Goal of the exercise:
From the line containing "common name: domestic cow" down to the last line of the entries, print each line exactly and leave the pictures out.

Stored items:
•••

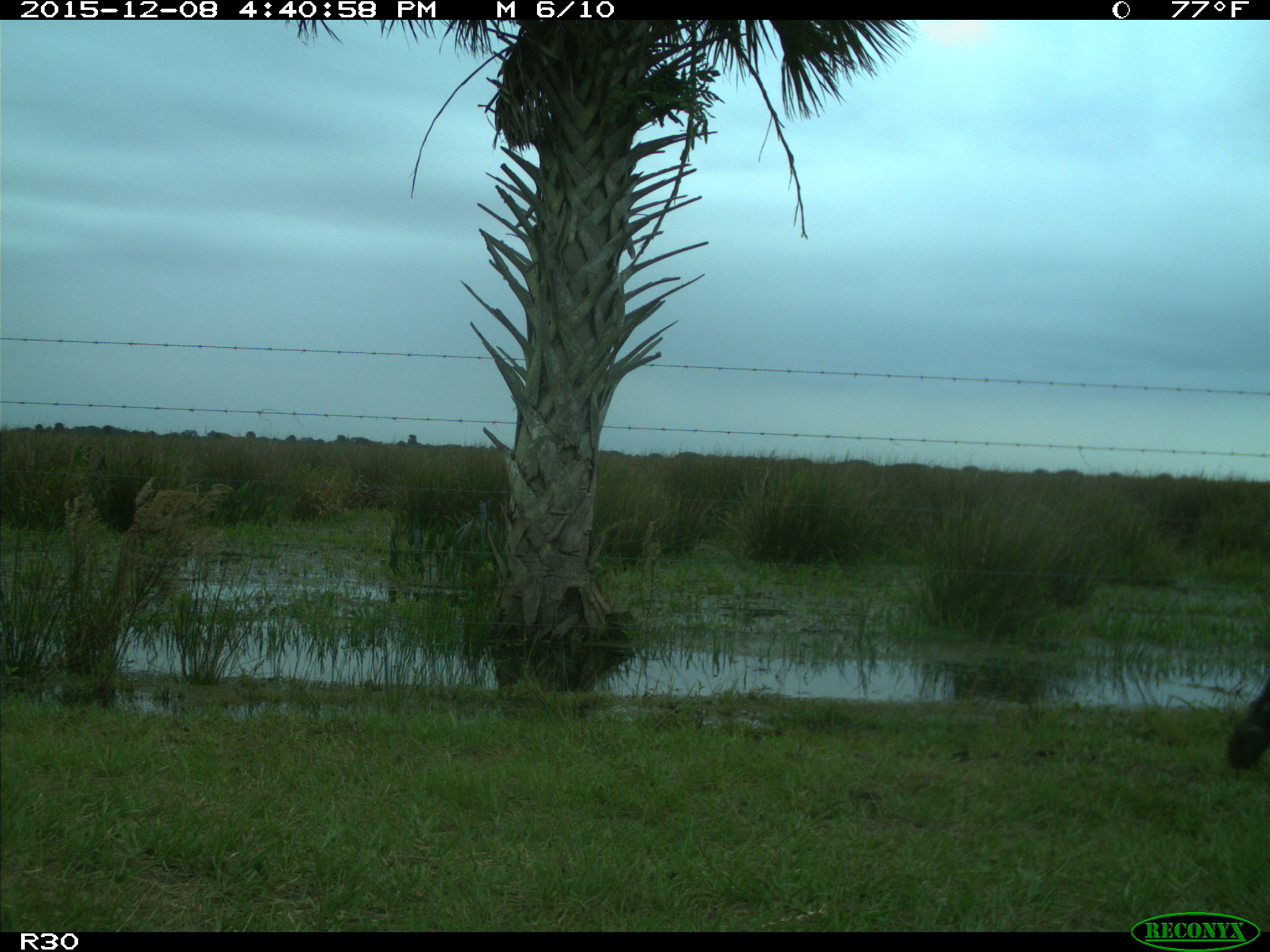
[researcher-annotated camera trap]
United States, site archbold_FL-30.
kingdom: Animalia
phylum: Chordata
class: Mammalia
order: Artiodactyla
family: Bovidae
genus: Bos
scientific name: Bos taurus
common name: domestic cow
Bos taurus (domestic cow).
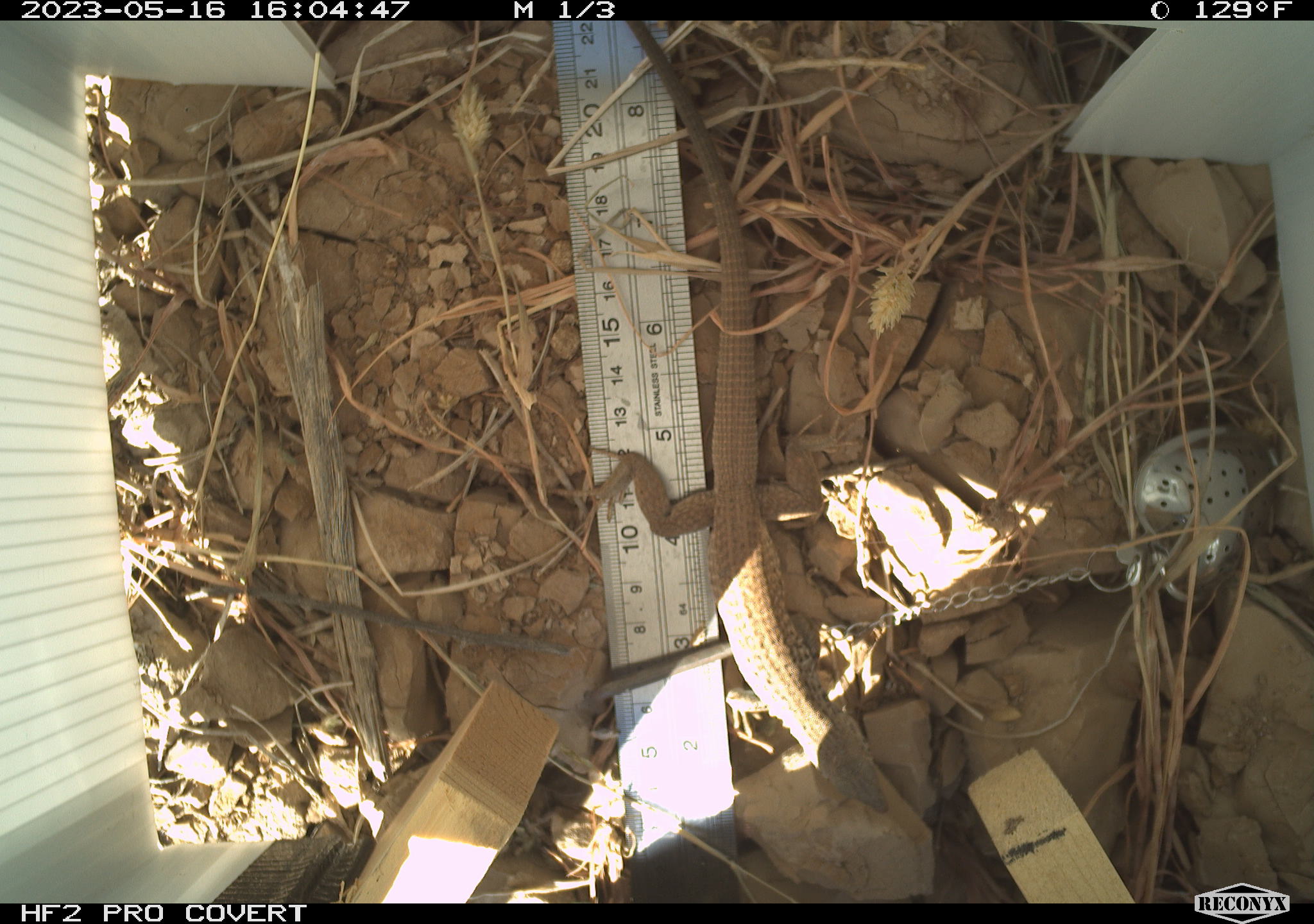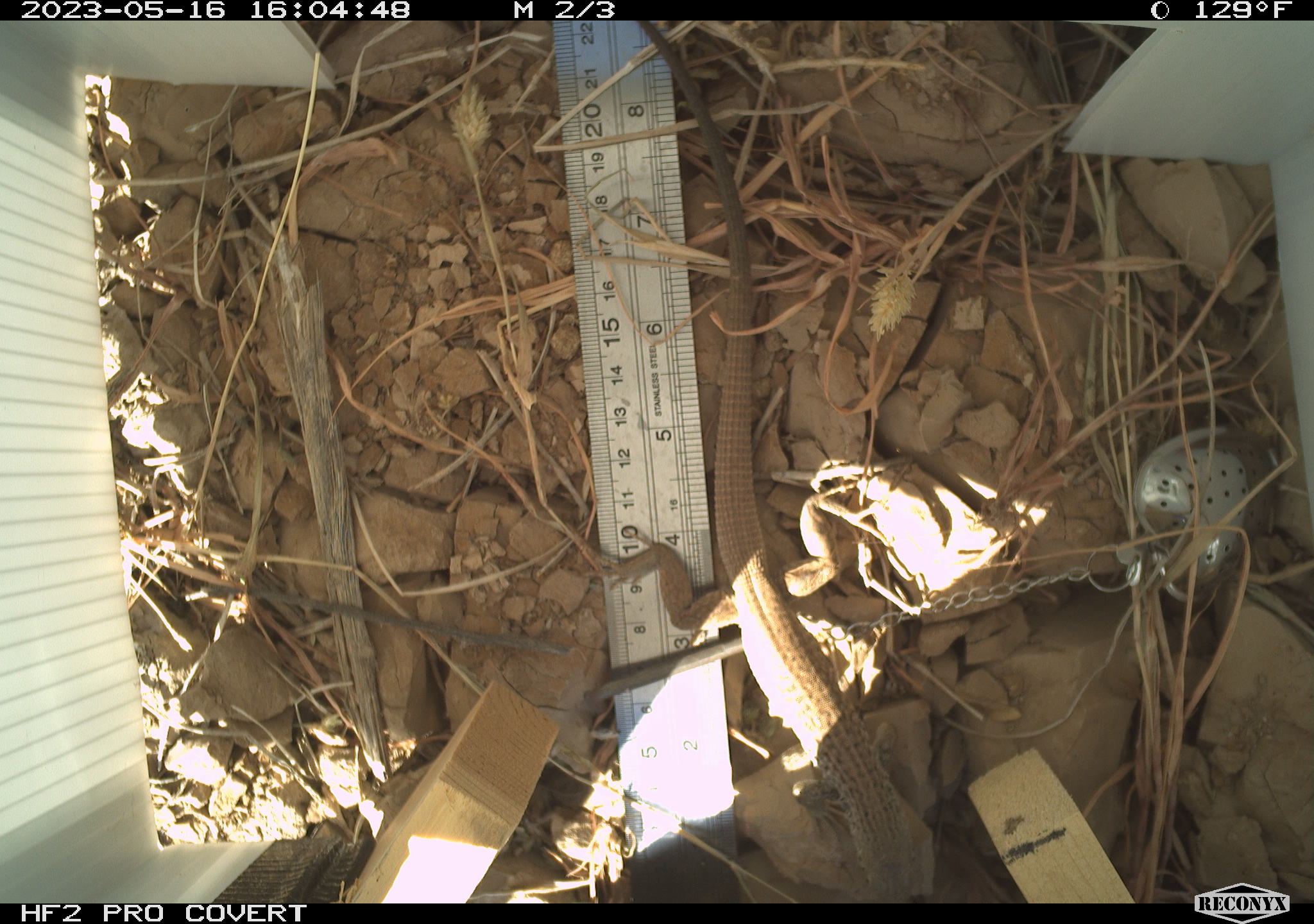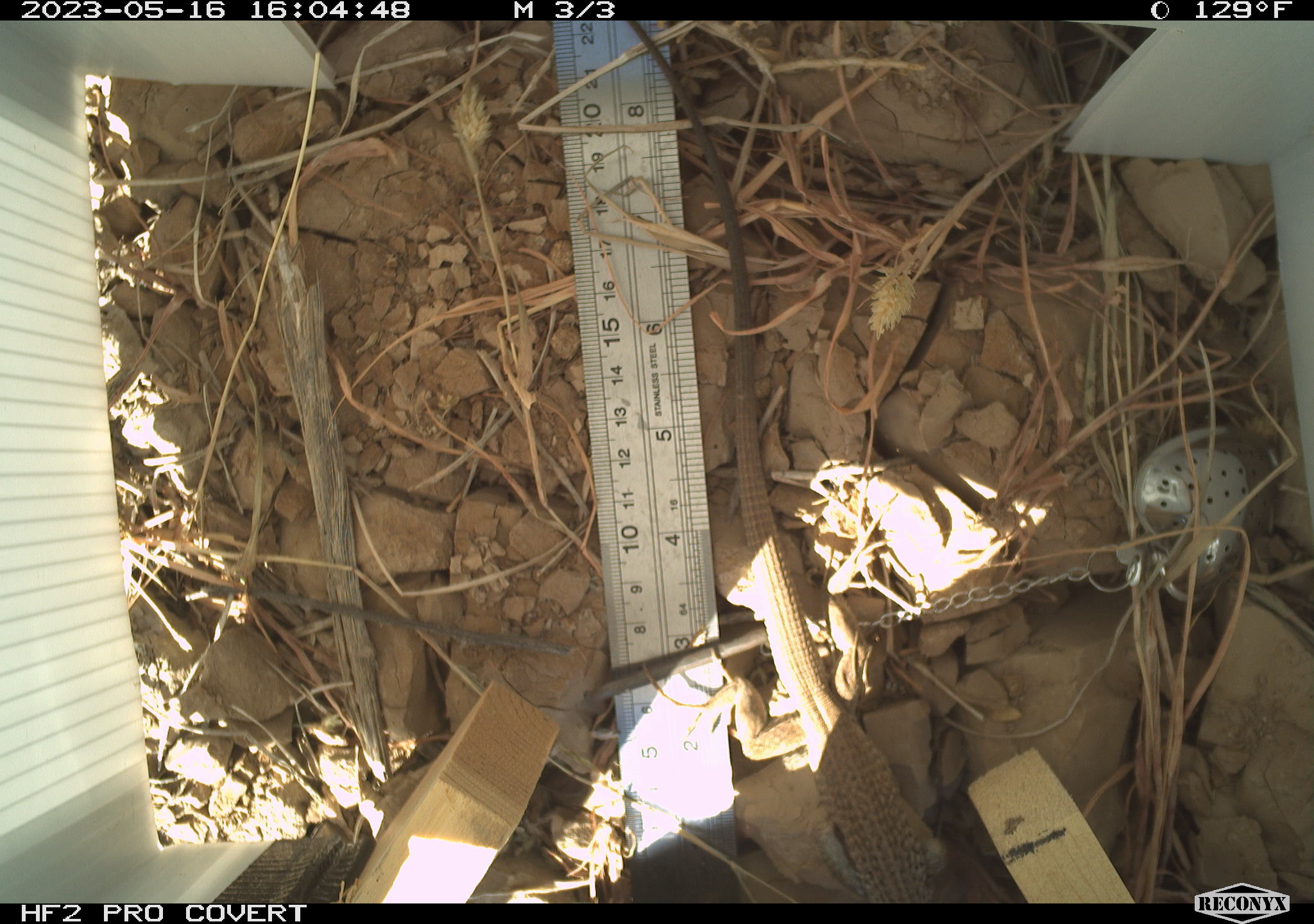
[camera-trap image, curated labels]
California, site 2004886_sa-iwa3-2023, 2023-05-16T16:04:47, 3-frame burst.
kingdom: Animalia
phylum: Chordata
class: Reptilia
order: Squamata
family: Teiidae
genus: Aspidoscelis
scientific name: Aspidoscelis tigris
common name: western whiptail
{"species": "western whiptail (Aspidoscelis tigris)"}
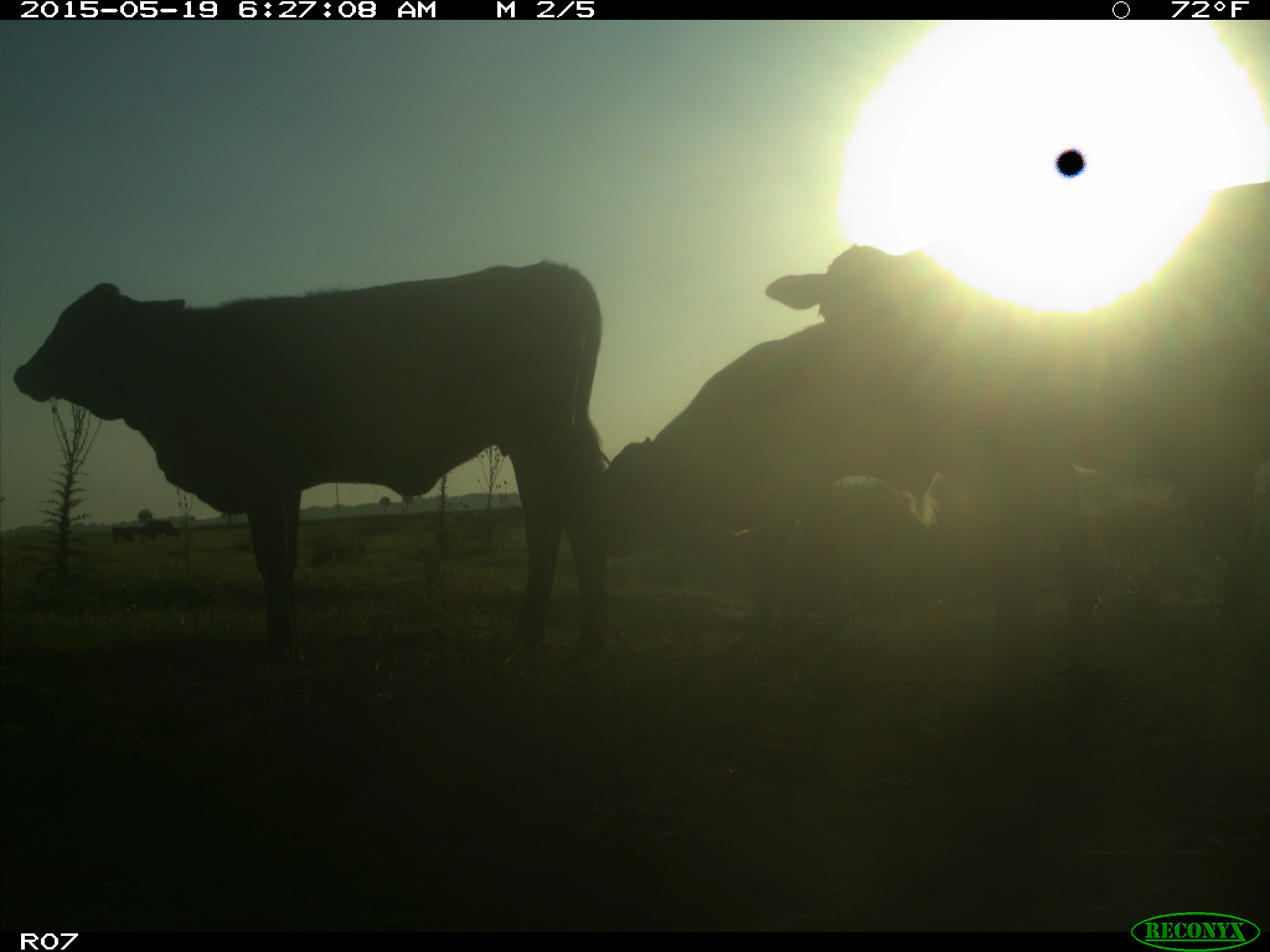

•••

Reply:
common name: domestic cow
Bos taurus (domestic cow).
[camera-trap image, curated labels]
California, site 2004886_sa-iwa3-2023, 2023-05-16T16:04:47, 3-frame burst.
kingdom: Animalia
phylum: Chordata
class: Reptilia
order: Squamata
family: Teiidae
genus: Aspidoscelis
scientific name: Aspidoscelis tigris
common name: western whiptail
{"species": "western whiptail (Aspidoscelis tigris)"}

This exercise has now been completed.